As school culture is something which is "situationally unique" (Beare et al., 1989) and "is shaped by its history, context and people in it" and external influences (Stoll, 1999, p.33), the understanding of school culture with its complexity is very important at the time of change as Stoll notes: “...an essential part of school improvement is that the school 'assesses its current culture and works to develop positive cultural norms'” (ibid.). Expanding on changing school culture, Stoll also stresses the importance of leadership at the time of change and asserts that: “Changing schools is not just about changing curricula, teaching and learning strategies, assessment, structures, and roles and responsibilities” (ibid. p.47). Fullan (2003) charges the leader with the responsibility for change and asserts that, “The leader’s job is to help change context – to introduce new elements into the situation that are bound to influence a behaviour for the better” (p.1).
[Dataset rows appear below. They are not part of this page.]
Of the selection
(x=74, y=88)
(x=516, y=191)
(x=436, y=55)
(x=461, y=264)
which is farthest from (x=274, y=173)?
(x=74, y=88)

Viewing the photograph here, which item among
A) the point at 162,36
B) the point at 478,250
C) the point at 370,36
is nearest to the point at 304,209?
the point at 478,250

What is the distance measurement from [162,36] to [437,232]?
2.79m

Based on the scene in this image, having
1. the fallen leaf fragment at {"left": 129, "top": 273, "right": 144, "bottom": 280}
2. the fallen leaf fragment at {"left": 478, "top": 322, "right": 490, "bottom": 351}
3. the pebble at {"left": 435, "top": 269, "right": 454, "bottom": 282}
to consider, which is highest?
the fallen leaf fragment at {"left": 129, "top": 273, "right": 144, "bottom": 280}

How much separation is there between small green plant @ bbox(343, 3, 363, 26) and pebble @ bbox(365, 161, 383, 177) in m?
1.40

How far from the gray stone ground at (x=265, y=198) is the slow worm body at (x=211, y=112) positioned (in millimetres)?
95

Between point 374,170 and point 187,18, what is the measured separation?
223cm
Earley and Fletcher-Campbell (1989) note the importance of delegation at management level:
Delegation is essential not only in practical terms but as an expression of teamwork and partnership and as a process of staff development and training. (…) Delegation is necessary so that time can be found, for example, for reflection, forward planning, support, discussion…(p.108).
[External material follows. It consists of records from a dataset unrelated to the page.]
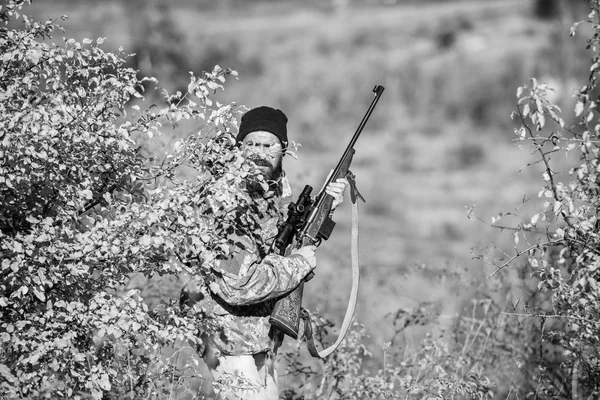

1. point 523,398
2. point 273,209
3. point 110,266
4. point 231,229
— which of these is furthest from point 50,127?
point 523,398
As the leadership style influences a particular organizational culture and a way of working, Hargreaves (2000) asserts that, “Collaboration is now widely proposed as an organizational solution to the problem of contemporary schooling” (p.17).
Managing change is not an easy task and requires a detailed diagnosis of the current culture (Hargreaves, 1999) and school leaders' clear vision for the future in order to change values, attitudes and beliefs within an organization (Bear et al.1992; Leithwood et al.1999).